Я тоже поднялся и отомкнул штык, тот штык, о котором мы вообще не помнили обычно. Мы встали потому, что лежать, когда фриц наступает на тебя ногой, было уже ни к чему. Музафаров с Шалаевым и Худяков перебежали к нам, а остальные метнулись к взводному и комэска. Баулин, угрюмо, исподлобья поглядывая на немцев, все еще пытался скрутить цигарку. А немцы, толпа, сотни или, может, даже тысячи, там, позади, все шли и шли, уже передние стали проходить через нашу разбитую цепь, мимо нас.
– Назад, гады, куда претесь?! – орал Шалаев, размахивая кулачищем, в котором была зажата граната.
Музафаров, бледный, как мальчишка в драке, делал вид, что целится в немцев из своего «Дегтярева», который он, как автомат, поносил на шею. А я, выставив штык, тоже кричал, что придется, ругался, матерился. Но было похоже, что немцы вовсе не собираются связываться с нами в рукопашной драке, хотя и без того они могли нас пристрелить запросто, их было вон сколько, но не стреляли, да мало того, пытались быстрее проскочить мимо нас, да к тому же карабины у всех были на плечах или даже за плечами. Как будто давали знать, дескать, мы вас не трогаем, вы тоже нас не трогайте, пропустите. Вдруг дошло до меня: у них, как и у нас, не было патронов. Автоматчиков и солдат с патронами они пустили впереди, а эти шли холостыми.
Я поглядывал назад и увидел, как машина с крупнокалиберным пулеметом, пробуксовывая, медленно отъезжает к ферме, как тот, в бурке, все еще стреляет на ходу короткими очередями. Человек, что бежал от коровника, уже был близко к нам, и я узнал его: наш коновод Решитилов. В руках ведра брезентовые. Догадался: патроны несет. Нет, не успел добежать до нас Решитилов: со стороны нашего тыла, оттуда, куда прорвались немцы, забили пулеметы, грохнули пушки, и снаряды стали рваться рядом с нами, чуть позади нас. Били по прорвавшимся немцам и в то же время били и по нас, по своим.
– Ложись!
Мы бросились наземь. Тррах-бах-бах. Я приподнялся, оглянулся: коровы, что метались в загоне, не выдержав заваруху, повалили изгородь и пустились по полю, бежали среди взрывов, среди немцев, пытаясь уйти прочь от страшного, непонятного им. Решитилов, упавший в снег, встал и, пригнувшись, тяжело затрусил к нам. Добежал, запыхавшись, глянул на нас своими стариковскими, всепонимающими и жалостливыми глазами, высыпал из брезентового ведра нам на полы шинелей патроны, сунул каждому по лимонке и, прокричав через одышку: «Там комдив Чурилин по немцам из автомата лупит!», побежал дальше, к тем ребятам, которые перебежали к Ковригину. Он бежал среди немцев, идущих вразброд, бежал поперек их неудержимого смертного хода; немцы что-то кричали, но не трогали Решитилова, им, видно, было не до него. Все это показалось мне странным, неправдоподобным, расскажешь потом кому-нибудь, не поверят. Мы принялись набивать диски патронами.
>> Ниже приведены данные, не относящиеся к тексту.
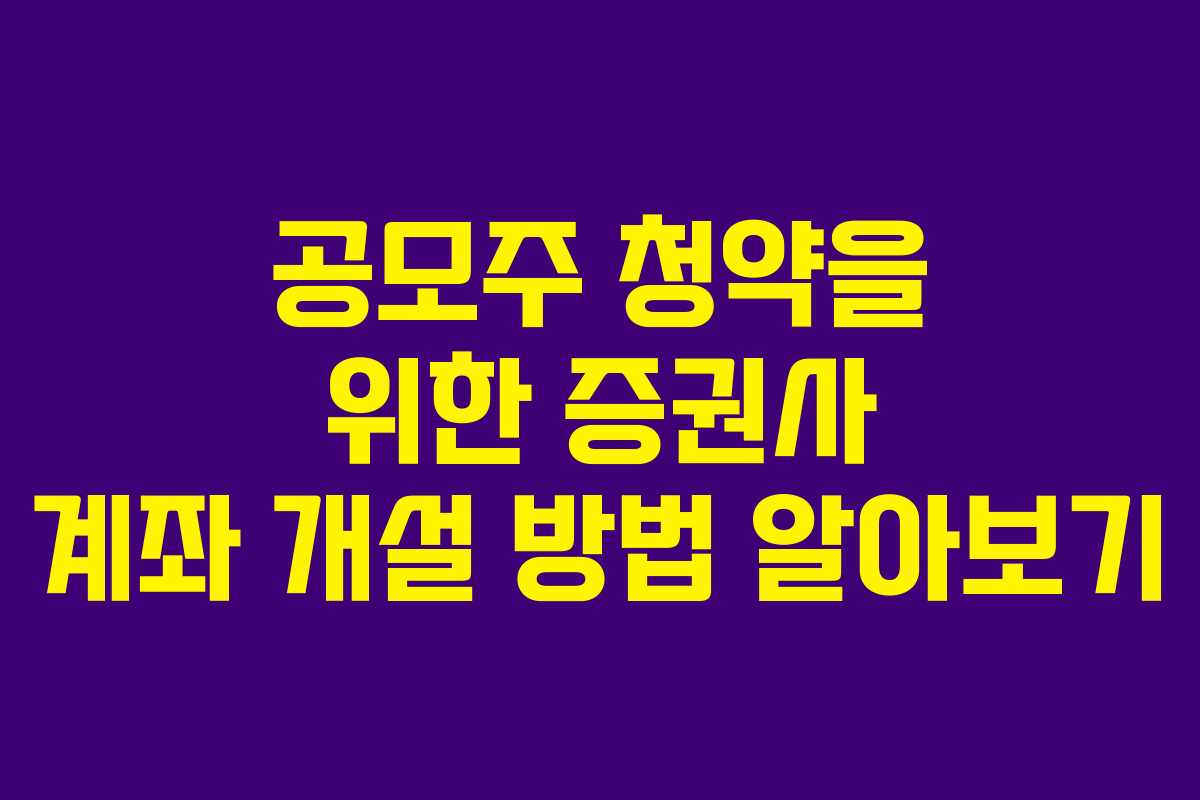 공모주 청약을 위한 증권사 계좌 개설 방법 알아보기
Тут снова заволокло синеву низкими тучами, и опять густо повалил снег. Стрельба из пулеметов и ухание пушек приблизились, снаряды грохали уже совсем рядом; тут что-то сломалось в неудержимом животном ходе немцев мимо нас, они закружились, затоптались и заметались, как коровы в загоне, одни побежали назад, смешиваясь с теми, кто все еще шел на нас, и исчезали в белых волнах снегопада, другие продолжали ход в нашу сторону, но уже с поднятыми руками, без оружия, что-то громко галдя и моля о чем-то. Побросав оружие, они сдавались в плен. Какой-то немец, рослый, худой, заросший, оскалясь и что-то крича, приблизился к нам, одну руку он поднял, другую приложил к груди.